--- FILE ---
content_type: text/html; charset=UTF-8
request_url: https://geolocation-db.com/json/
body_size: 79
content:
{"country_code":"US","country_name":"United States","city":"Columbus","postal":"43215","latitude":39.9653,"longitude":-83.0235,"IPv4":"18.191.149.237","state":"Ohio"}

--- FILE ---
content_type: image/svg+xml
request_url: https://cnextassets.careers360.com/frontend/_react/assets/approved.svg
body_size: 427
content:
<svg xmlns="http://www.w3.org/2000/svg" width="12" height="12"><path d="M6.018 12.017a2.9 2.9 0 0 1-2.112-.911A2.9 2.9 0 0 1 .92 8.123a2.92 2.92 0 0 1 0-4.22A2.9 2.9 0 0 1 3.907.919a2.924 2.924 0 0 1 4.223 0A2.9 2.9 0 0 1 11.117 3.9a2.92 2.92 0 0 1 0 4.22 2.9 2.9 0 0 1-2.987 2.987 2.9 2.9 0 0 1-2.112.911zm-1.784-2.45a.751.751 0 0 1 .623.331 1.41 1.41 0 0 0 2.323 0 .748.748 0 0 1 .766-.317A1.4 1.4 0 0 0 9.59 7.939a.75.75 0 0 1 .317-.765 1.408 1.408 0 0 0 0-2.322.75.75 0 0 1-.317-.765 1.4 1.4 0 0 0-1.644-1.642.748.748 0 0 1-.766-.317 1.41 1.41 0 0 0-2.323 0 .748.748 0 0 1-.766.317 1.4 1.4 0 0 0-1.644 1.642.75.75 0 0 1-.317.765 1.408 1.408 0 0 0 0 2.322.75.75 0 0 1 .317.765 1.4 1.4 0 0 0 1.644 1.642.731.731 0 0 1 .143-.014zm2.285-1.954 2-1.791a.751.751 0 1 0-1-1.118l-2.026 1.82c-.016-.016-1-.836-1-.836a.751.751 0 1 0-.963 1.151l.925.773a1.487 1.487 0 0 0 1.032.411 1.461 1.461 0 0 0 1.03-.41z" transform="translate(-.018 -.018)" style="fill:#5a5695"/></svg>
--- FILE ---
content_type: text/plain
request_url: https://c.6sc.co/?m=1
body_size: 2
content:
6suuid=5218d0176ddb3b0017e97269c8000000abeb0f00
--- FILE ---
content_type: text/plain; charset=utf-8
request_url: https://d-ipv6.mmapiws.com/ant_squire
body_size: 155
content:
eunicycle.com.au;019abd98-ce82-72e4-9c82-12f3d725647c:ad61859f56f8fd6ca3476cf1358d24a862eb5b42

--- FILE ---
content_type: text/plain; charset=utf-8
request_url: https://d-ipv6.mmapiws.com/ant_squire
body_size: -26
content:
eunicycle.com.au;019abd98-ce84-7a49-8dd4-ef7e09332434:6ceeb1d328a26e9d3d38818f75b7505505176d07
········
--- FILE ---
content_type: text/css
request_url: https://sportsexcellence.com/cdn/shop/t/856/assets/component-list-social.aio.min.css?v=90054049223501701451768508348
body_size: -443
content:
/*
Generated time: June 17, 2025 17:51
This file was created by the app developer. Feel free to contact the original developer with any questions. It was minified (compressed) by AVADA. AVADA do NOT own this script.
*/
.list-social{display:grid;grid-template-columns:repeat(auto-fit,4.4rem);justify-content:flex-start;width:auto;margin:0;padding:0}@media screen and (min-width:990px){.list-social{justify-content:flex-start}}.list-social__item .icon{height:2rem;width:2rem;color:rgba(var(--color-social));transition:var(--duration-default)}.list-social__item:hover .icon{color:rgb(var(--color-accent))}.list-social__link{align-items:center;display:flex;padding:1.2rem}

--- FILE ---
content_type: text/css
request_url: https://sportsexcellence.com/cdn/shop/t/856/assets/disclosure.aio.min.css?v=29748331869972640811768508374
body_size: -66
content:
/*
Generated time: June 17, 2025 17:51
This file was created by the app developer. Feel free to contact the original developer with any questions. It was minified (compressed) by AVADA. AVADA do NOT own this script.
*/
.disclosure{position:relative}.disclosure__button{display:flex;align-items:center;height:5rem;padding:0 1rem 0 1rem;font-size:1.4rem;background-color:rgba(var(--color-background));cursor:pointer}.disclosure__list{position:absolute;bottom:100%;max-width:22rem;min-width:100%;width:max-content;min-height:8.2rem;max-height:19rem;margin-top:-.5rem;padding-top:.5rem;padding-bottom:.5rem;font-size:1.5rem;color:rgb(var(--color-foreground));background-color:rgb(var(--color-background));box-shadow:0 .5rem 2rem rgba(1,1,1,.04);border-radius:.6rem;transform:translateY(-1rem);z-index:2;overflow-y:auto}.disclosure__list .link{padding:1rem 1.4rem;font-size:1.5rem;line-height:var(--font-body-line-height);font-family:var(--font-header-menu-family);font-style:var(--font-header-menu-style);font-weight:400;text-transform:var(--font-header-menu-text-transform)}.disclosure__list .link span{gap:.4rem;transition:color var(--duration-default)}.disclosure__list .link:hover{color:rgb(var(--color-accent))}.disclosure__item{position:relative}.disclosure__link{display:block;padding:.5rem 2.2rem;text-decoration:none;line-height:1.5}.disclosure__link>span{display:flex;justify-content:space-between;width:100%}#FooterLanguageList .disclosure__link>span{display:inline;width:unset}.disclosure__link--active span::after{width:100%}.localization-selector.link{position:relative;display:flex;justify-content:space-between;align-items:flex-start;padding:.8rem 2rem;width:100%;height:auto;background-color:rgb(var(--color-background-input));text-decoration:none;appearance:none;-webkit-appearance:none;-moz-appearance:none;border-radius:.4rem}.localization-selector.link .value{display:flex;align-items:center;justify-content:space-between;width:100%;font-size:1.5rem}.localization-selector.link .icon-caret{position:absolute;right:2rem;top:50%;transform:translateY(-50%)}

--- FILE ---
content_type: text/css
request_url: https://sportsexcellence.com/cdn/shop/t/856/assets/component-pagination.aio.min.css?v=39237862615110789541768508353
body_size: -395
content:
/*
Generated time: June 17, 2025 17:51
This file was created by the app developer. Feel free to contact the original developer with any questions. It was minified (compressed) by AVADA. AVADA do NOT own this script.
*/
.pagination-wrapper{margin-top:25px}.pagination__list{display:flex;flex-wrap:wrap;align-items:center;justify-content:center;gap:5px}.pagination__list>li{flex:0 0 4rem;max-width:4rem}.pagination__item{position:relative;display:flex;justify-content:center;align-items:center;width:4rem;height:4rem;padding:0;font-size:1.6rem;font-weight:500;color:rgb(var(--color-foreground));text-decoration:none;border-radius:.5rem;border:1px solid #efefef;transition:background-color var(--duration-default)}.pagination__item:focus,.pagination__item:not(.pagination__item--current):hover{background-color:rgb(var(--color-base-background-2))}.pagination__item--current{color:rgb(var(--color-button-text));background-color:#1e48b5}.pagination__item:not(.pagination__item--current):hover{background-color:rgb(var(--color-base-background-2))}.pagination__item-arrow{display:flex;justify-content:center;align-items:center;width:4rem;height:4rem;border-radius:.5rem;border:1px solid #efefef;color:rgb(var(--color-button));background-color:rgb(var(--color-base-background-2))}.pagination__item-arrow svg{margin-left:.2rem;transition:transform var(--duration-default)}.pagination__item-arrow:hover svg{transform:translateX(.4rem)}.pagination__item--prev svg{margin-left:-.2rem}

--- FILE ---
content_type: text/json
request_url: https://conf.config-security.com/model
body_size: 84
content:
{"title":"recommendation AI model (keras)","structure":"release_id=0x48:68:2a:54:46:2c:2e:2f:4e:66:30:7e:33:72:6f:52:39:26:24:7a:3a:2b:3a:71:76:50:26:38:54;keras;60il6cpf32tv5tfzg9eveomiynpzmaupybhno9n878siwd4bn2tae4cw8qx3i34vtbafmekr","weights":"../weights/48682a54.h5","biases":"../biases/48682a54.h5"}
········
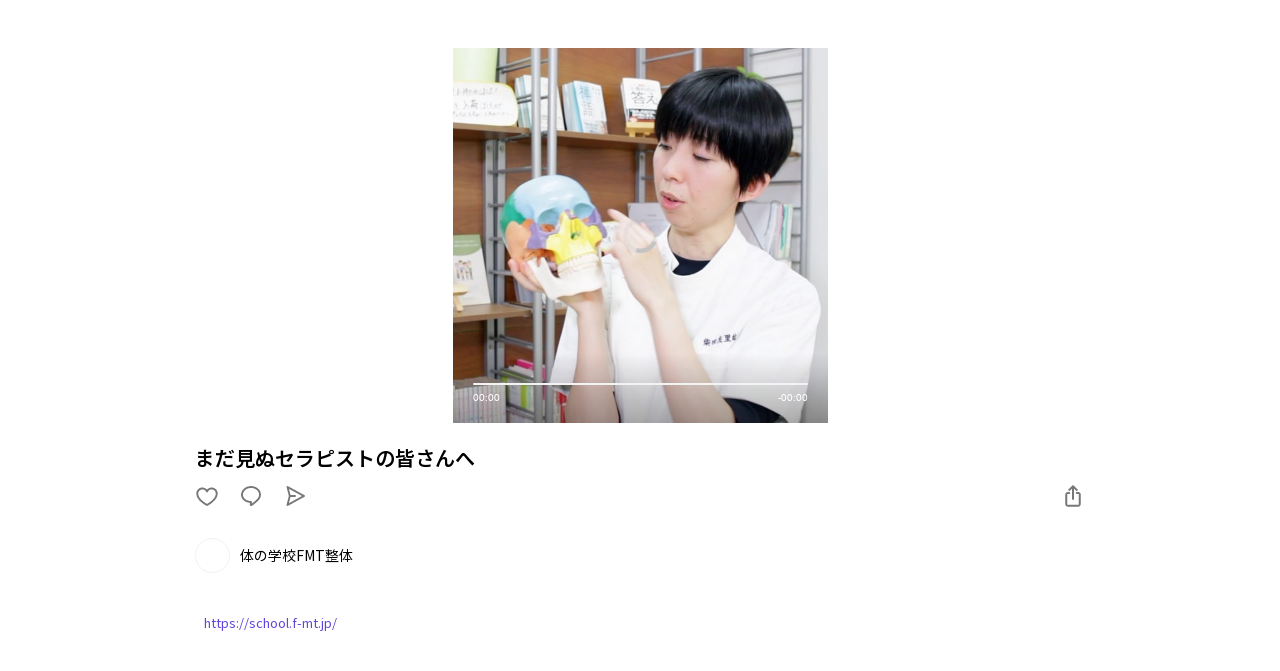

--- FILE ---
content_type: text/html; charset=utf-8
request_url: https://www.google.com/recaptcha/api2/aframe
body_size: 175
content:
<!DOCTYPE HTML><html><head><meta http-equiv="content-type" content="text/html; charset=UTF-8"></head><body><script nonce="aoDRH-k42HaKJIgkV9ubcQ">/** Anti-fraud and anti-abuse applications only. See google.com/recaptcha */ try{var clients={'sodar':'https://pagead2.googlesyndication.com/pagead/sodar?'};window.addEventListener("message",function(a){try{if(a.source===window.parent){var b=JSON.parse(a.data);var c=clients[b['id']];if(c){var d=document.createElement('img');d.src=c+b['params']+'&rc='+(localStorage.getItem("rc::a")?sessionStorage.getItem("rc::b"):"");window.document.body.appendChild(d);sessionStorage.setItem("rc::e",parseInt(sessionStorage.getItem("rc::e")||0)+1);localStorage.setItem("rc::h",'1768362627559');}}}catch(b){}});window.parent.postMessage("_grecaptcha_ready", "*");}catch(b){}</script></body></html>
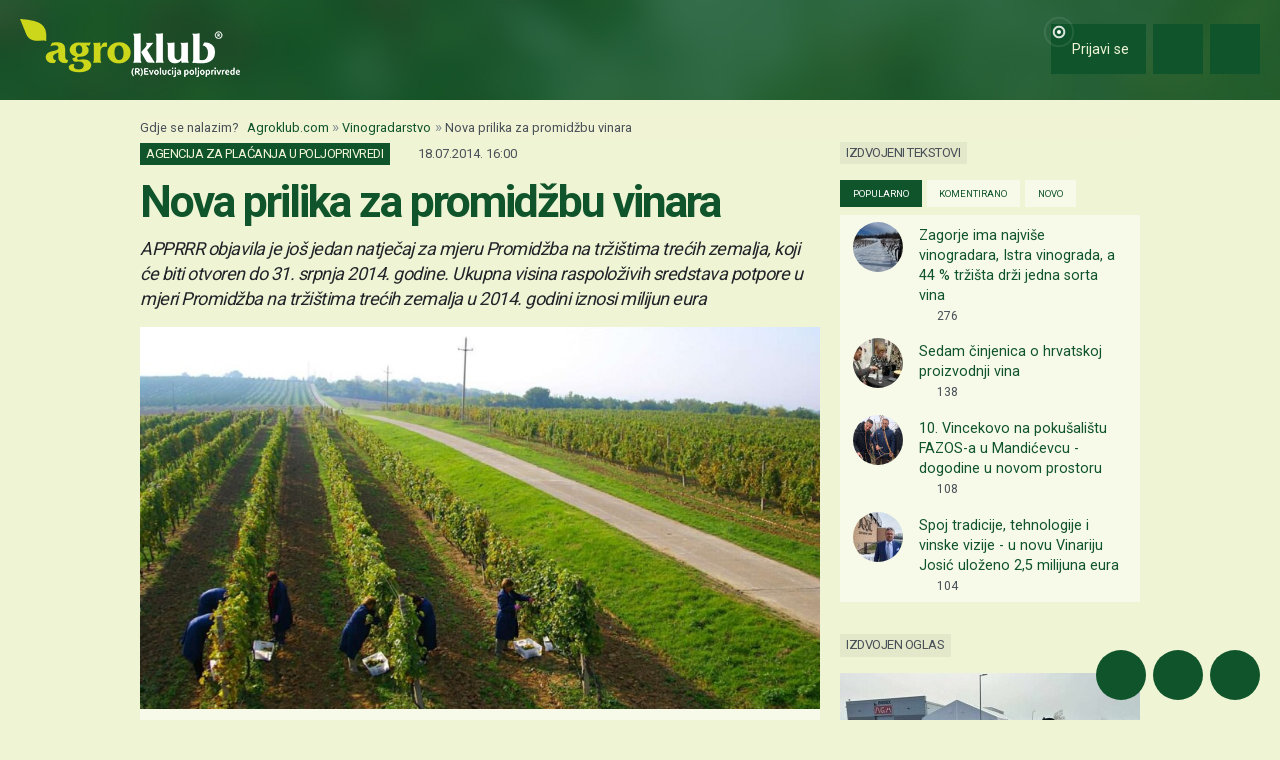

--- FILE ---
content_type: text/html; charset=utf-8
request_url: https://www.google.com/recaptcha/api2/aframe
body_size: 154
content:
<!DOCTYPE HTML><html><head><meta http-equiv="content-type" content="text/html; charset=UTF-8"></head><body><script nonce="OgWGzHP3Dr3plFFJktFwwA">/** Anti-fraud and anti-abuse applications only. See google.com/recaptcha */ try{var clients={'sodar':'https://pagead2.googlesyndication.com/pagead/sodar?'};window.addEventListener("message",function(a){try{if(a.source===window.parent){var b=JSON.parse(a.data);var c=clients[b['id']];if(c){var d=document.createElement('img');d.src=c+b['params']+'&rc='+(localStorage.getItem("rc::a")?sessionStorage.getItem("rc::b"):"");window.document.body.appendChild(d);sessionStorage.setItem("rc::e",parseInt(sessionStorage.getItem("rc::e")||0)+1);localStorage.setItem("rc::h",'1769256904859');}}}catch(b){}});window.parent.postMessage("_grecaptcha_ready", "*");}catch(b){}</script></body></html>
········
• **TASK TO COMPLETE**
Copy all lines from the listing that contain "data".

• **WORKED SOLUTION**
<!DOCTYPE HTML><html><head><meta http-equiv="content-type" content="text/html; charset=UTF-8"></head><body><script nonce="aoDRH-k42HaKJIgkV9ubcQ">/** Anti-fraud and anti-abuse applications only. See google.com/recaptcha */ try{var clients={'sodar':'https://pagead2.googlesyndication.com/pagead/sodar?'};window.addEventListener("message",function(a){try{if(a.source===window.parent){var b=JSON.parse(a.data);var c=clients[b['id']];if(c){var d=document.createElement('img');d.src=c+b['params']+'&rc='+(localStorage.getItem("rc::a")?sessionStorage.getItem("rc::b"):"");window.document.body.appendChild(d);sessionStorage.setItem("rc::e",parseInt(sessionStorage.getItem("rc::e")||0)+1);localStorage.setItem("rc::h",'1768362627559');}}}catch(b){}});window.parent.postMessage("_grecaptcha_ready", "*");}catch(b){}</script></body></html>
<!DOCTYPE HTML><html><head><meta http-equiv="content-type" content="text/html; charset=UTF-8"></head><body><script nonce="OgWGzHP3Dr3plFFJktFwwA">/** Anti-fraud and anti-abuse applications only. See google.com/recaptcha */ try{var clients={'sodar':'https://pagead2.googlesyndication.com/pagead/sodar?'};window.addEventListener("message",function(a){try{if(a.source===window.parent){var b=JSON.parse(a.data);var c=clients[b['id']];if(c){var d=document.createElement('img');d.src=c+b['params']+'&rc='+(localStorage.getItem("rc::a")?sessionStorage.getItem("rc::b"):"");window.document.body.appendChild(d);sessionStorage.setItem("rc::e",parseInt(sessionStorage.getItem("rc::e")||0)+1);localStorage.setItem("rc::h",'1769256904859');}}}catch(b){}});window.parent.postMessage("_grecaptcha_ready", "*");}catch(b){}</script></body></html>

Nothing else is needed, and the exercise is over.